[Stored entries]
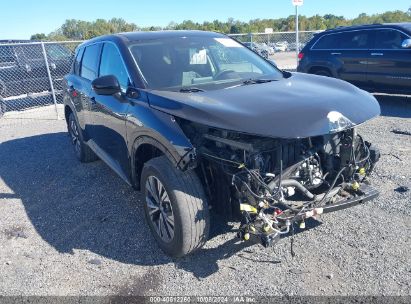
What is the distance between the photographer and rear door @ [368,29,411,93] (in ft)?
26.4

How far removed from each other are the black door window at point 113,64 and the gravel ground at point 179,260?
1.45m

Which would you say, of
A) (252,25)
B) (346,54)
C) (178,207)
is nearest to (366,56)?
(346,54)

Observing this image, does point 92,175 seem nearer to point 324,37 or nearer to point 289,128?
point 289,128

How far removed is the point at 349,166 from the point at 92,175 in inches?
142

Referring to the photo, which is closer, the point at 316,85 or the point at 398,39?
the point at 316,85

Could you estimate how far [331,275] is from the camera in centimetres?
293

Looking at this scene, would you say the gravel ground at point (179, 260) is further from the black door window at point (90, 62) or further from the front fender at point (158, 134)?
the black door window at point (90, 62)

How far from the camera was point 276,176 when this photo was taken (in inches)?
112

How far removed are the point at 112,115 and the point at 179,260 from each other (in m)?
1.68

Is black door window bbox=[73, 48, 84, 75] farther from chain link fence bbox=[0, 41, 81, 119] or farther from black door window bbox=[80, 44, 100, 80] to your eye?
chain link fence bbox=[0, 41, 81, 119]

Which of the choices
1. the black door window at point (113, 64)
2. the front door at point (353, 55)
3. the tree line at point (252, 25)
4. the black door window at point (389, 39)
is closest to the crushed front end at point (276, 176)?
the black door window at point (113, 64)

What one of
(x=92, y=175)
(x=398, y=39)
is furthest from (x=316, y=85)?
(x=398, y=39)

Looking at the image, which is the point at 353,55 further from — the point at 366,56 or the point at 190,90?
the point at 190,90

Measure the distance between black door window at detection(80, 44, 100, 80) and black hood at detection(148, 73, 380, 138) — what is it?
1.80 metres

● **The exercise**:
Quote every record above exactly, omitting any pictures they contain.

● **The reply**:
What is the distance between the photographer and rear door @ [368,29,411,93] (in ft)?
26.4

How far removed from each other are the black door window at point 113,64 and the gravel ground at point 179,260?
1.45m

Which would you say, of
A) (252,25)
B) (346,54)
C) (178,207)
is nearest to (366,56)?
(346,54)

Observing this image, does point 92,175 seem nearer to point 324,37 or nearer to point 289,128?
point 289,128

How far removed is the point at 349,166 from the point at 92,175 in inches?
142

Referring to the photo, which is closer, the point at 316,85 or the point at 398,39?
the point at 316,85

Could you estimate how far [331,275] is from the camera in centimetres?
293

Looking at this scene, would you say the gravel ground at point (179, 260) is further from the black door window at point (90, 62) or further from the front fender at point (158, 134)?
the black door window at point (90, 62)

How far from the camera was point 276,176 when this photo was taken (in inches)?
112

How far removed are the point at 112,115 and the point at 179,260 from each other (in m)?
1.68

Is black door window bbox=[73, 48, 84, 75] farther from chain link fence bbox=[0, 41, 81, 119] or farther from black door window bbox=[80, 44, 100, 80] to your eye?
chain link fence bbox=[0, 41, 81, 119]

Which of the choices
1. the black door window at point (113, 64)
2. the front door at point (353, 55)
3. the tree line at point (252, 25)
4. the black door window at point (389, 39)
is closest to the crushed front end at point (276, 176)?
the black door window at point (113, 64)

What one of
(x=92, y=175)
(x=398, y=39)
is furthest from (x=316, y=85)?
(x=398, y=39)

Looking at the image, which is the point at 353,55 further from — the point at 366,56 or the point at 190,90?
the point at 190,90

Measure the distance between black door window at detection(80, 44, 100, 80) and black hood at detection(148, 73, 380, 138) — what is it?
1.80 metres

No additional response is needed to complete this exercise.